History of the Peloponnesian War

Thucydides

Thucydides, Vol. 1-4. Smith, Charles Foster, translator. London and Cambridge, MA: Heinemann and Harvard University Press, 1919-1923.

"The long speeches of the Athenians I cannot understand; for though they indulged in much praise of themselves, they nowhere denied that they are wronging our allies and the Peloponnesus. And yet, if they conducted themselves well against the Persians in former times but are now conducting themselves ill toward us, they deserve two-fold punishment, because they used to be good and have become bad.

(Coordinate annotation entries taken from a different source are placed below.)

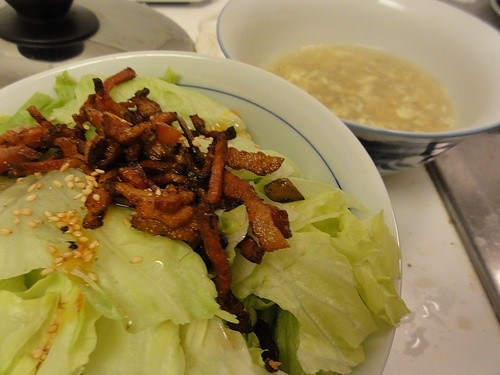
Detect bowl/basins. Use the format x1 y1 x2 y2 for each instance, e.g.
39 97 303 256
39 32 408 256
0 50 401 375
216 0 500 175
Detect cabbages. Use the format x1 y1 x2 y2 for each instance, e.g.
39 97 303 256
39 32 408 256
0 68 413 375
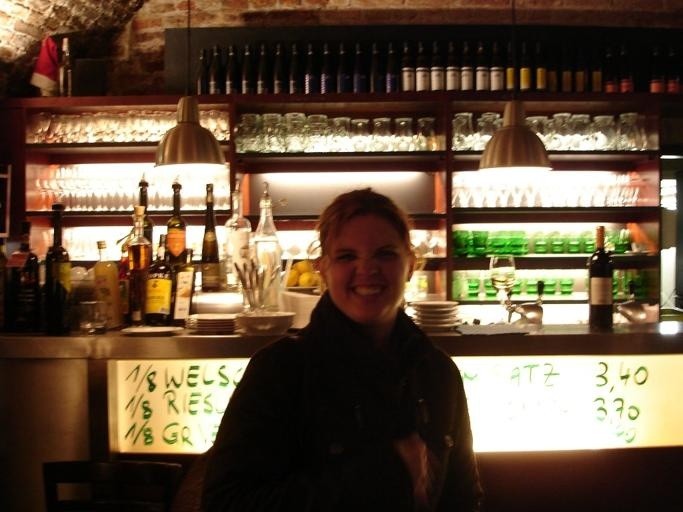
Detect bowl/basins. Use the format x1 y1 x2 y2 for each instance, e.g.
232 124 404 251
240 312 294 334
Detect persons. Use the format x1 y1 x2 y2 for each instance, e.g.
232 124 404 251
194 187 484 511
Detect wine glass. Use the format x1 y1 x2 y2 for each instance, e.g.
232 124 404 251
489 253 514 314
30 110 230 146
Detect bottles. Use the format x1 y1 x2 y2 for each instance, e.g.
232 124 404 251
0 180 70 336
58 35 74 95
94 242 124 330
128 182 281 323
191 38 681 93
589 225 613 330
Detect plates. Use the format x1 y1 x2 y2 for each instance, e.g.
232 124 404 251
186 314 242 334
413 298 461 333
285 285 319 292
120 327 184 335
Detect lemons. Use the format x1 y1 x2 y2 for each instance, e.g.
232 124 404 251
287 260 325 287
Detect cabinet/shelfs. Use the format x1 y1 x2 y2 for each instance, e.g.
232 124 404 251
7 92 659 322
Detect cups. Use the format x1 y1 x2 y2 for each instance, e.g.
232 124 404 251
237 109 439 152
449 111 645 151
76 301 104 331
455 185 645 299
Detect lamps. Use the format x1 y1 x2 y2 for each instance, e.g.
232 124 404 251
153 3 227 181
477 3 555 182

But we are the same now as we were then, and if we are in our right minds, we shall not permit our allies to be wronged or even put off avenging their wrongs, since they cannot longer put off suffering them.

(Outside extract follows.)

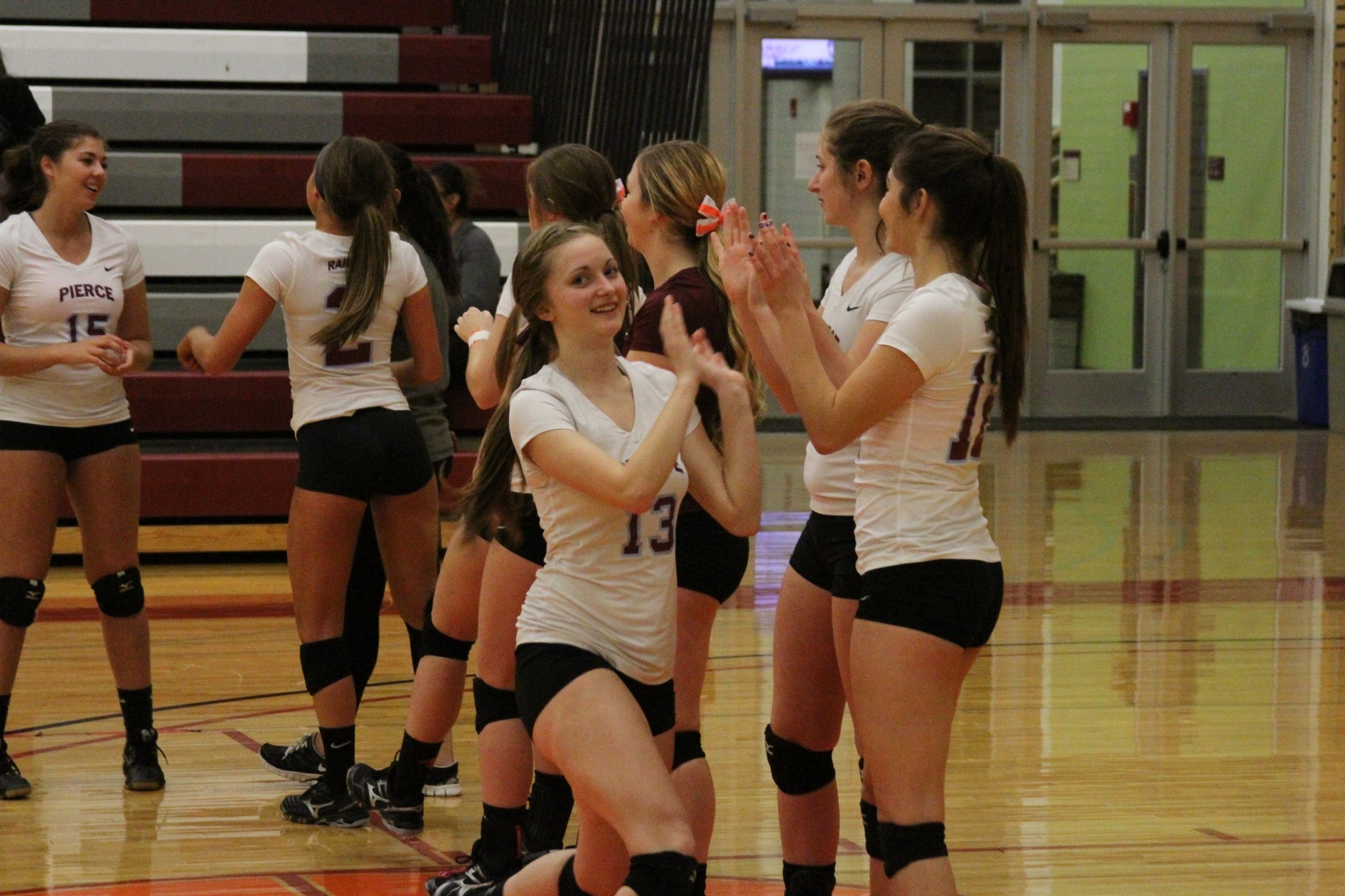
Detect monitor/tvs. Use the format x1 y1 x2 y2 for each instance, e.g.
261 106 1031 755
759 38 835 76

Others, indeed, may have money in abundance and ships and horses,[*](cf. Thuc. 1.80.3.) but we have brave allies, and they must not be delivered over to the Athenians; nor must we seek redress by means of legal processes and words when it is not in word only that we ourselves are being injured, but we must avenge them speedily and with all our might.

And let no man tell us that it befits us to deliberate when a wrong is being done us; nay, it befits rather those who intend to do us a wrong to deliberate a long time.

Vote, therefore, Lacedaemonians, for the war as beseems the dignity of Sparta, and do not permit the Athenians to become too great; and let us not prove false to our allies, but let us with the favour of the gods go against the wrong-doer."